MATs, SATs and Maintained Schools

This post forms the second in a short series of blog posts about the current governance structure of schools in England, ahead of the Government’s expected while paper this spring. The previous post was about the review of the Education and Skills Funding Agency. In this post I focus on the landscape of school structures: multi-academy trusts (MATs), single-academy trusts (SATs) and local authority (LA) maintained schools from the perspective of a governor / trustee.

I will draw heavily on Sam Freedman’s report this month released by the Institute for Government as well as the excellent discussion in the Confederation of School Trusts’ report “What is a Strong Trust?“. One does not have to completely agree with Freedman’s or the CST’s perspectives to find both reports clear, well-argued, and a very useful step towards a greater debate in the education sector.
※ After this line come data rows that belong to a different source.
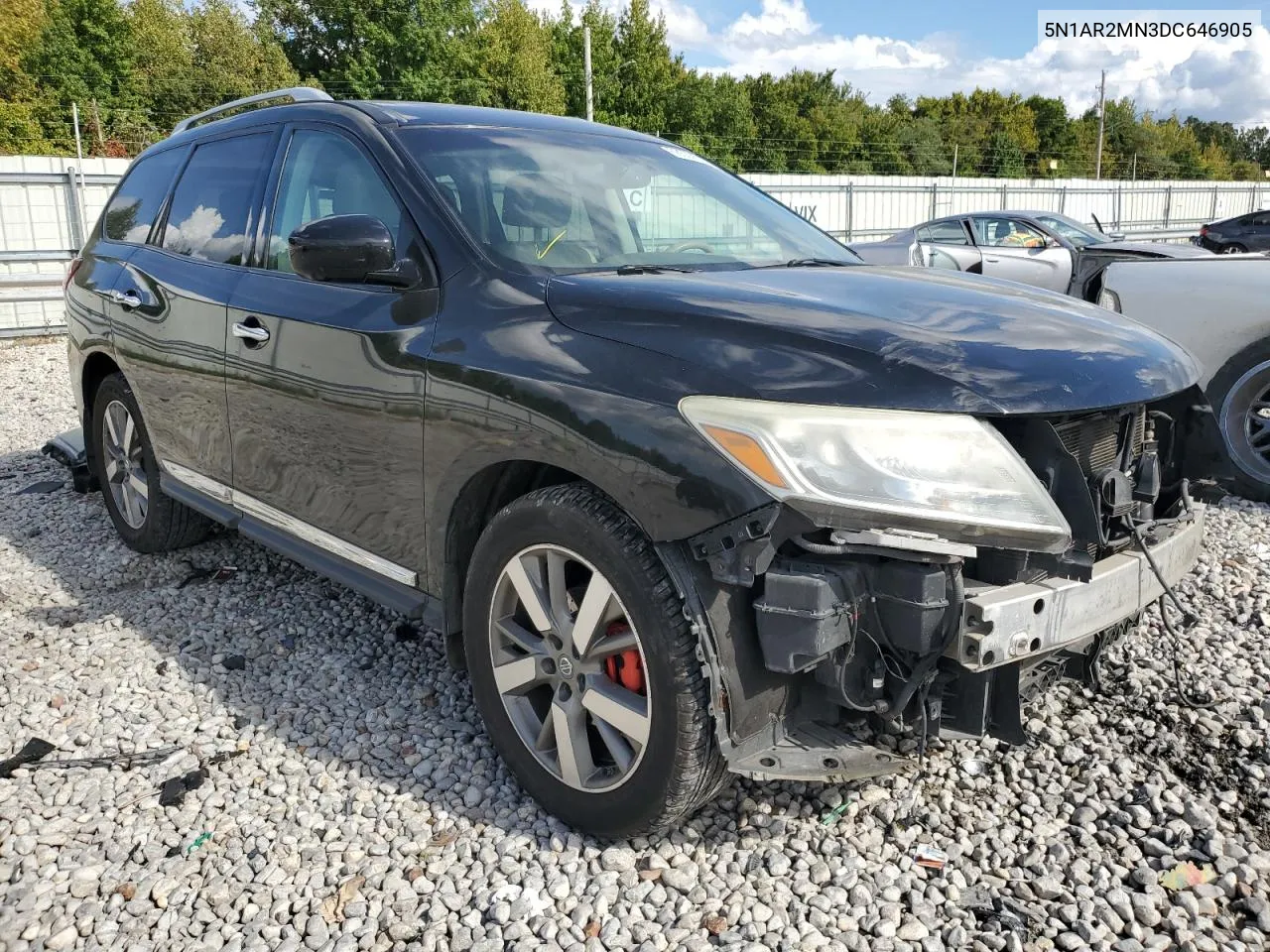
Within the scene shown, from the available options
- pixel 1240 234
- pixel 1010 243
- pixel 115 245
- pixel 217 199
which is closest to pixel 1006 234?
pixel 1010 243

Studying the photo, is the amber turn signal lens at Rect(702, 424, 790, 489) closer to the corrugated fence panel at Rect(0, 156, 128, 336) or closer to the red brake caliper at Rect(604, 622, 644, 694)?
the red brake caliper at Rect(604, 622, 644, 694)

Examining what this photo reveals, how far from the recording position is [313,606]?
4.27m

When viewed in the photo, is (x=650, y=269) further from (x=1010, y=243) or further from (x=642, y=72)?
(x=642, y=72)

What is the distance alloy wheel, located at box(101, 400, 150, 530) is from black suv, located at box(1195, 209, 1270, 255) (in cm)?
1884

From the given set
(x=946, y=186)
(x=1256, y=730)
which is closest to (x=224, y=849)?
(x=1256, y=730)

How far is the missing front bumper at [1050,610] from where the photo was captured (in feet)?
6.82

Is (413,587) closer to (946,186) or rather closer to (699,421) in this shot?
(699,421)

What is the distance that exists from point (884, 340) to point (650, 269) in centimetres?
87

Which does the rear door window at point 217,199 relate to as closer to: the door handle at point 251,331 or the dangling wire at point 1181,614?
Answer: the door handle at point 251,331

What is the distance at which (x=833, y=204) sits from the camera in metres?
22.7

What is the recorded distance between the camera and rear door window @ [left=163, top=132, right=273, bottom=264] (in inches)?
147

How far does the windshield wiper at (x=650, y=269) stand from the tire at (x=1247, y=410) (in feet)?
12.0

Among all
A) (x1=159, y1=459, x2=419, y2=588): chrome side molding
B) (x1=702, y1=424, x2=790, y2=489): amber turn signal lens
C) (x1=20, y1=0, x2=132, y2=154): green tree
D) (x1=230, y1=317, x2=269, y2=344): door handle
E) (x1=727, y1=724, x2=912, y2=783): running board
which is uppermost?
(x1=20, y1=0, x2=132, y2=154): green tree

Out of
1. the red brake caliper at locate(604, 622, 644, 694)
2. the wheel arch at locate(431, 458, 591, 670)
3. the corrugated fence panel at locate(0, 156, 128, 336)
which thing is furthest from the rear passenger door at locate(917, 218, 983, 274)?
the corrugated fence panel at locate(0, 156, 128, 336)
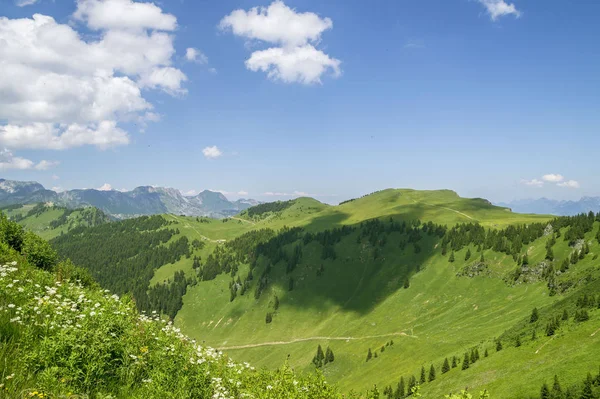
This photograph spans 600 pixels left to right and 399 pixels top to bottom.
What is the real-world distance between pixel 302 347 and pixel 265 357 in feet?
69.8

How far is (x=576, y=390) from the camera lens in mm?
52125

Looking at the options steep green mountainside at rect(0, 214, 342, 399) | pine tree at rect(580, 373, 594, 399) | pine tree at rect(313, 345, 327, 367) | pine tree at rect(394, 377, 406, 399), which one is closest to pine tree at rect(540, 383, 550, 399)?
pine tree at rect(580, 373, 594, 399)

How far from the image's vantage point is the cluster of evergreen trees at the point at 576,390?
49319 mm

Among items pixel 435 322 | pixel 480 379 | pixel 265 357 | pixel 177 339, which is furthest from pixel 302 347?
pixel 177 339

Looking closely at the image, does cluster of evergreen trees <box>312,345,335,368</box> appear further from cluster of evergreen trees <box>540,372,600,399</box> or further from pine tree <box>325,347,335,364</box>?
cluster of evergreen trees <box>540,372,600,399</box>

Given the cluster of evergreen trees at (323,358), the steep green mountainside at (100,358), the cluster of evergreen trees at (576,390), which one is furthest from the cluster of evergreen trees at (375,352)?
the steep green mountainside at (100,358)

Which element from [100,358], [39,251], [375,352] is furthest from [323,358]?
[100,358]

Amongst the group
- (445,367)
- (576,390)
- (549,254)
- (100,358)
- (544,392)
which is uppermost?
(100,358)

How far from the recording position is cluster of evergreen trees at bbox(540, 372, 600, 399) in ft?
162

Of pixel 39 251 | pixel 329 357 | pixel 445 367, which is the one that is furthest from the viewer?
pixel 329 357

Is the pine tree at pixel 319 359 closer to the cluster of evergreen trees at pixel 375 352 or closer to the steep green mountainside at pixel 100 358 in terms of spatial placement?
the cluster of evergreen trees at pixel 375 352

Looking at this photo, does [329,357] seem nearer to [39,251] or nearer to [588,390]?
[588,390]

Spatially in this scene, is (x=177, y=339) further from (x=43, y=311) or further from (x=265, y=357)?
(x=265, y=357)

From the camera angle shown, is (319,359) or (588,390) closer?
(588,390)
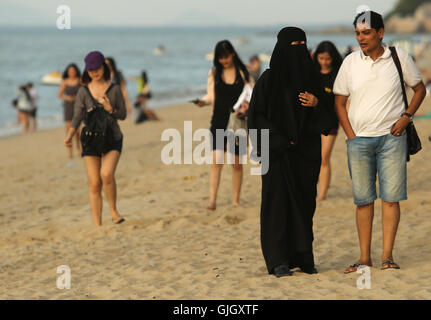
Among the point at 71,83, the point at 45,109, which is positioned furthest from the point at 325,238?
the point at 45,109

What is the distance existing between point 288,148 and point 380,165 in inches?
27.0

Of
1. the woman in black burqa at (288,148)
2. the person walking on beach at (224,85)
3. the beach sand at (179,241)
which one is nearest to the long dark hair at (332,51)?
the person walking on beach at (224,85)

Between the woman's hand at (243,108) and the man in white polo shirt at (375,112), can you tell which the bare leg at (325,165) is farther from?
the man in white polo shirt at (375,112)

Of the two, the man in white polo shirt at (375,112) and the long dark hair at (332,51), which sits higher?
the long dark hair at (332,51)

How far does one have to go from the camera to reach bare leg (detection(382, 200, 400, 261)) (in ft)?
16.5

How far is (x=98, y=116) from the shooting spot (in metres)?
7.15

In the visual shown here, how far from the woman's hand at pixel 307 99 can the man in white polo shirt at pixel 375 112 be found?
0.19m

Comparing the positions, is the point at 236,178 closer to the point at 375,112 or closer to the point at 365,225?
the point at 365,225

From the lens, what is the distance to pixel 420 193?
8.15m

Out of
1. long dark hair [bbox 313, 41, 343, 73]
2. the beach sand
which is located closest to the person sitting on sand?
the beach sand

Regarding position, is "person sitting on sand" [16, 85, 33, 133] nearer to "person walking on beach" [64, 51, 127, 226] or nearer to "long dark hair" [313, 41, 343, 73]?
"person walking on beach" [64, 51, 127, 226]

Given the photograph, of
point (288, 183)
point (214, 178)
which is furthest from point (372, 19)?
point (214, 178)

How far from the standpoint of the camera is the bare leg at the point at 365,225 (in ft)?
16.8

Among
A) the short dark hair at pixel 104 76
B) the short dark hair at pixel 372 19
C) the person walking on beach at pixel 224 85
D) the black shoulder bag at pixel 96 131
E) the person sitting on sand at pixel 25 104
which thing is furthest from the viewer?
the person sitting on sand at pixel 25 104
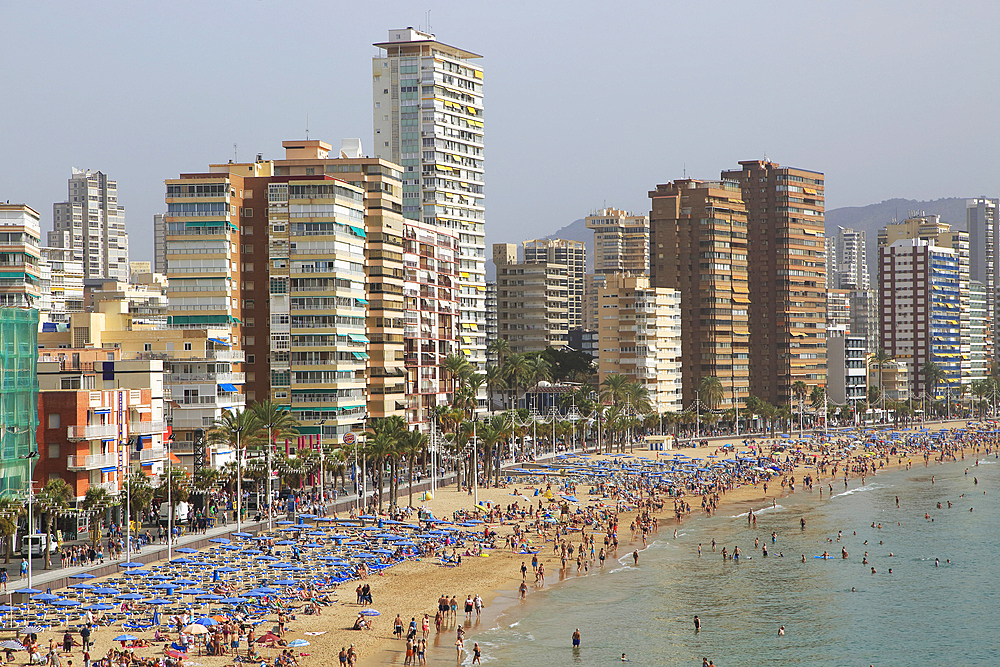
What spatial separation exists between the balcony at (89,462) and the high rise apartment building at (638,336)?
11981cm

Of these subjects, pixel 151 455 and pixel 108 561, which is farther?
pixel 151 455

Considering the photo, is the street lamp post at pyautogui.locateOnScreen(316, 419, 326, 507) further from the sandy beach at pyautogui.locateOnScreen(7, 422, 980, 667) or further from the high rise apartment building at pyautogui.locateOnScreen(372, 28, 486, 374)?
the high rise apartment building at pyautogui.locateOnScreen(372, 28, 486, 374)

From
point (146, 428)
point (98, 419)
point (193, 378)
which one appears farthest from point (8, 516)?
point (193, 378)

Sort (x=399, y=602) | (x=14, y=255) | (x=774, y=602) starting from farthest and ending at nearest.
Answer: (x=14, y=255), (x=774, y=602), (x=399, y=602)

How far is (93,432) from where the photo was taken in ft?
256

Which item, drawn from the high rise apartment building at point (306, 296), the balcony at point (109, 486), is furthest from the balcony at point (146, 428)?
the high rise apartment building at point (306, 296)

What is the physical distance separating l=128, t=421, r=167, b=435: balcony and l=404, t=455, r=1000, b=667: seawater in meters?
31.7

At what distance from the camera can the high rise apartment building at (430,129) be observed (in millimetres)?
172125

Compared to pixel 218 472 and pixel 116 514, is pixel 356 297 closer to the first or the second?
pixel 218 472

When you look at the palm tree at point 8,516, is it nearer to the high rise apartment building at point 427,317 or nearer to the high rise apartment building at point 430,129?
the high rise apartment building at point 427,317

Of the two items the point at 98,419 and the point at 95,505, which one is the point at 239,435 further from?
the point at 95,505

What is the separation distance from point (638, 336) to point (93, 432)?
4841 inches

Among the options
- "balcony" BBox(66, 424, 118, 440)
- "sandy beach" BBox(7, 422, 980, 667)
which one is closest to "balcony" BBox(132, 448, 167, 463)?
"balcony" BBox(66, 424, 118, 440)

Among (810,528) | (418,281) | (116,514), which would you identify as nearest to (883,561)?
(810,528)
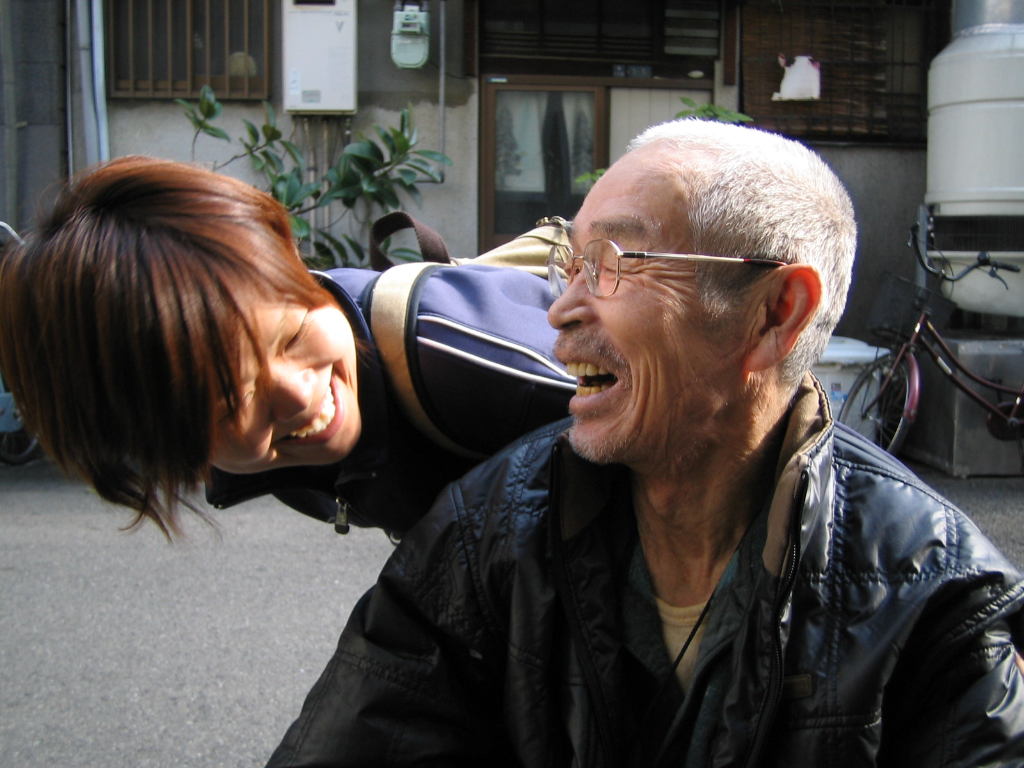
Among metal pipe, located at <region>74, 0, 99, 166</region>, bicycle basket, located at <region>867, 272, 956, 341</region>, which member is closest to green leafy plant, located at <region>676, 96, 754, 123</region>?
bicycle basket, located at <region>867, 272, 956, 341</region>

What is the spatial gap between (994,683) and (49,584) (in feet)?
12.5

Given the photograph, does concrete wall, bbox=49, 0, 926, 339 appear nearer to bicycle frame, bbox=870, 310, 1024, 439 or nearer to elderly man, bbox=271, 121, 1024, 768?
bicycle frame, bbox=870, 310, 1024, 439

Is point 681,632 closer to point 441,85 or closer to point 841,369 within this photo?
point 841,369

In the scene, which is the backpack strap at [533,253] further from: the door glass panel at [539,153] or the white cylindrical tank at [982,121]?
the door glass panel at [539,153]

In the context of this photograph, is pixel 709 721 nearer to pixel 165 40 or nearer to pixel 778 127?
pixel 778 127

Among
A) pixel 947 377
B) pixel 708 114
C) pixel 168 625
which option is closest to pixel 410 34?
pixel 708 114

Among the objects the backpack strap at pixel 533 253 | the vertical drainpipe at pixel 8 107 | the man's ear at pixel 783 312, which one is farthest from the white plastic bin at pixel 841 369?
the vertical drainpipe at pixel 8 107

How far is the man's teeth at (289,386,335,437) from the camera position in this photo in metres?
1.65

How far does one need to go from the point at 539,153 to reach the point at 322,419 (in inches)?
221

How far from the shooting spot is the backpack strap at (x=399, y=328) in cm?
175

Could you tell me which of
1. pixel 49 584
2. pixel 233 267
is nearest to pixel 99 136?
pixel 49 584

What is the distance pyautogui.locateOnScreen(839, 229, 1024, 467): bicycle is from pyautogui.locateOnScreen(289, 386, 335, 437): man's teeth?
14.6 ft

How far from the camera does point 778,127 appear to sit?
6.80 m

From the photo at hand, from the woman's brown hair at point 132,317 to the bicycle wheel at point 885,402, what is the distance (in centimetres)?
473
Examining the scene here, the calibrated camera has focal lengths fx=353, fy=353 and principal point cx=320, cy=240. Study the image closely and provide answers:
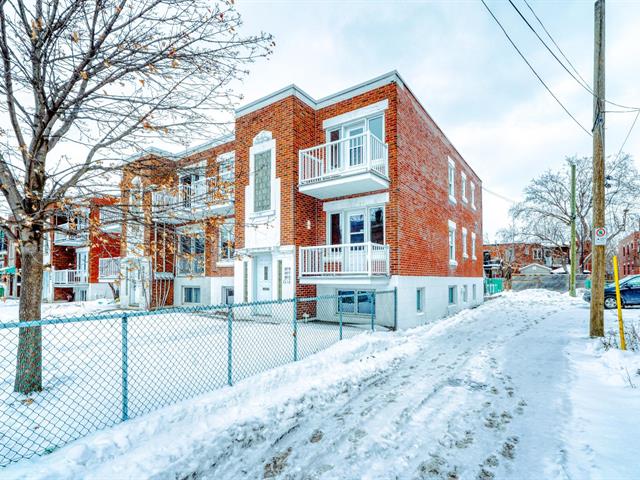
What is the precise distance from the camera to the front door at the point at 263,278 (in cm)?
1321

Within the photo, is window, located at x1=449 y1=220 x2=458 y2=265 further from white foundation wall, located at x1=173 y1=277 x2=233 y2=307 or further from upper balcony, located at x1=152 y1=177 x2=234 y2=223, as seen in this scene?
upper balcony, located at x1=152 y1=177 x2=234 y2=223

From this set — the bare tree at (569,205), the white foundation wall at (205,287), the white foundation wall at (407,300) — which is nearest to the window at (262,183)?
the white foundation wall at (407,300)

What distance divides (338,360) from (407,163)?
788 centimetres

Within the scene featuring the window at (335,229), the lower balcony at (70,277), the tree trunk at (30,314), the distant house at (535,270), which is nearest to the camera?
the tree trunk at (30,314)

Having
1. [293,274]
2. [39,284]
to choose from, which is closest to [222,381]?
[39,284]

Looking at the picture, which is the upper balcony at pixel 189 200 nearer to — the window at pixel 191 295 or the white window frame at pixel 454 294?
the window at pixel 191 295

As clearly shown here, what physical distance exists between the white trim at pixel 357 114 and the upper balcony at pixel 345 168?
813 mm

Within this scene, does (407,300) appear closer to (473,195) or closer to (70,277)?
(473,195)

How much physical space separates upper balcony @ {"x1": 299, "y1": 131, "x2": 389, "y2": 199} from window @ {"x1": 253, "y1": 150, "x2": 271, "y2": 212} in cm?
156

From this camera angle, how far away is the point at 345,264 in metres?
11.5

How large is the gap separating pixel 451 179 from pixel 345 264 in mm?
9584

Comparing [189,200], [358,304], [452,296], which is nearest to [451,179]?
[452,296]

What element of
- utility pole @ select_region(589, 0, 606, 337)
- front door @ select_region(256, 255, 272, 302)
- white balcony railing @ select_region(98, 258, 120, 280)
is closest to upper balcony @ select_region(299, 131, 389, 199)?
front door @ select_region(256, 255, 272, 302)

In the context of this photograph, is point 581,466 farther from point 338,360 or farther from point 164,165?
point 164,165
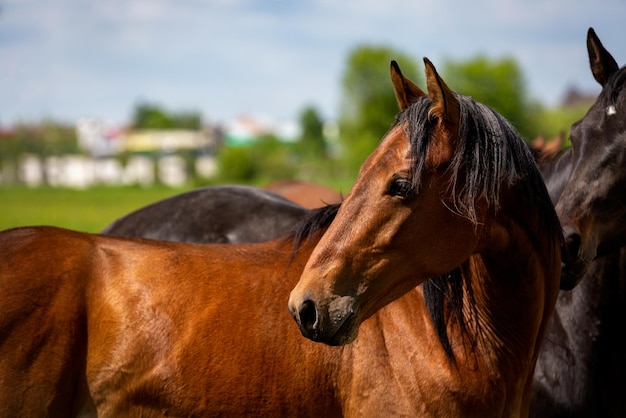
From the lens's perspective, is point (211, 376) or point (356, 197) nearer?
point (356, 197)

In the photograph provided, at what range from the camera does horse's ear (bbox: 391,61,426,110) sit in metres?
3.20

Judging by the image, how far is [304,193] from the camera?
8.42 meters

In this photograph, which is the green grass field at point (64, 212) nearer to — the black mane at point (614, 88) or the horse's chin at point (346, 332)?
the black mane at point (614, 88)

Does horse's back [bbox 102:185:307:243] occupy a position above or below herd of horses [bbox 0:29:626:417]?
below

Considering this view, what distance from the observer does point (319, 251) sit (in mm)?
2947

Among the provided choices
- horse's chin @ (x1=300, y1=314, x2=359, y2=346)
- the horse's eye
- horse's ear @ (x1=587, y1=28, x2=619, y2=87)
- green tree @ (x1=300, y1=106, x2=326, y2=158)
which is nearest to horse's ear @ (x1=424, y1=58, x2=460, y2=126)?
the horse's eye

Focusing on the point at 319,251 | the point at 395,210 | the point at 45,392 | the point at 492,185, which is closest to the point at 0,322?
the point at 45,392

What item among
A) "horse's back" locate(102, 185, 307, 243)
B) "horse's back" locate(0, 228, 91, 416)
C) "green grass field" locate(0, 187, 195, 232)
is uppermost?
"horse's back" locate(0, 228, 91, 416)

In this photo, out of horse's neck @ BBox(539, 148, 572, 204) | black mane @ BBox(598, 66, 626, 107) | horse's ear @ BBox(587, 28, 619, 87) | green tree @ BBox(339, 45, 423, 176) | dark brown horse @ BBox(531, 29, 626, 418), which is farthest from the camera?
green tree @ BBox(339, 45, 423, 176)

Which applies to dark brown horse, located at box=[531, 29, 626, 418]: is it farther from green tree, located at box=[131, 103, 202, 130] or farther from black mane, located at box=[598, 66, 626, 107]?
green tree, located at box=[131, 103, 202, 130]

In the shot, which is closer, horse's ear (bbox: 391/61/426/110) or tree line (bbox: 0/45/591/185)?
horse's ear (bbox: 391/61/426/110)

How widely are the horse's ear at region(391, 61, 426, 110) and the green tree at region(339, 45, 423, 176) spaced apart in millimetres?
75803

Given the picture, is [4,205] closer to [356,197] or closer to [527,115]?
[356,197]

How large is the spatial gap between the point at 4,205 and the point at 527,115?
189 feet
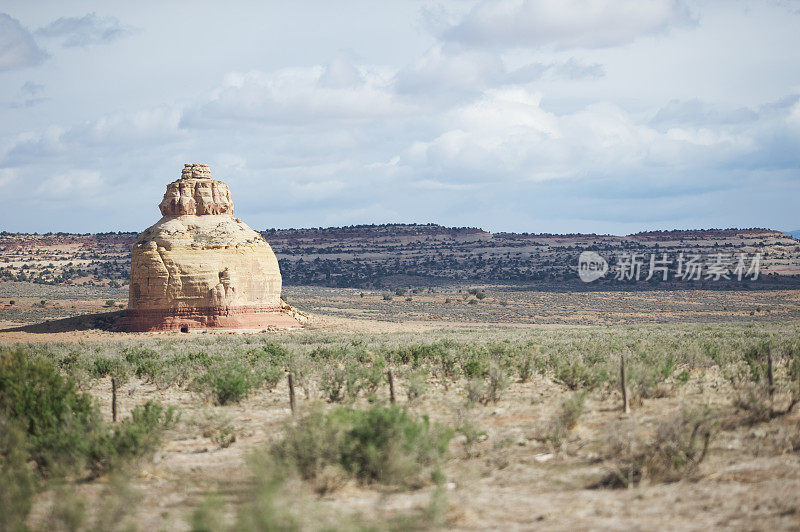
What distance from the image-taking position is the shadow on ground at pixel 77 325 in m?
40.1

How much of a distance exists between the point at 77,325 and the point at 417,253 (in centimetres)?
6914

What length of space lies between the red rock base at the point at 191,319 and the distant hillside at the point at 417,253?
44.4 meters

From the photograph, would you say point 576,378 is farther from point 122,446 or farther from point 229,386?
point 122,446

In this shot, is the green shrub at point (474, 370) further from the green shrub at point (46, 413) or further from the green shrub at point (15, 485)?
the green shrub at point (15, 485)

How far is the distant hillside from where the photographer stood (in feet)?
294

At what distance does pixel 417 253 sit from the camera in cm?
10681

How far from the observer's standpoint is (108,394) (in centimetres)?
1727

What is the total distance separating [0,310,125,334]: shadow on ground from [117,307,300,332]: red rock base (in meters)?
1.78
Freedman notes what is obvious to anyone who has worked in or with the sector – that the current dual system of maintained schools and academies leads to significant duplication and inefficiency. He notes that the regulatory system for academies is ‘incoherent’, largely as a result of the ESFA/DfE split I dealt with in my last blog post. He mentions – quite rightly – that LAs’ statutory responsibility for SEND and certain safeguarding requirements further complicates the picture when they have no effective oversight or intervention powers over academy trusts.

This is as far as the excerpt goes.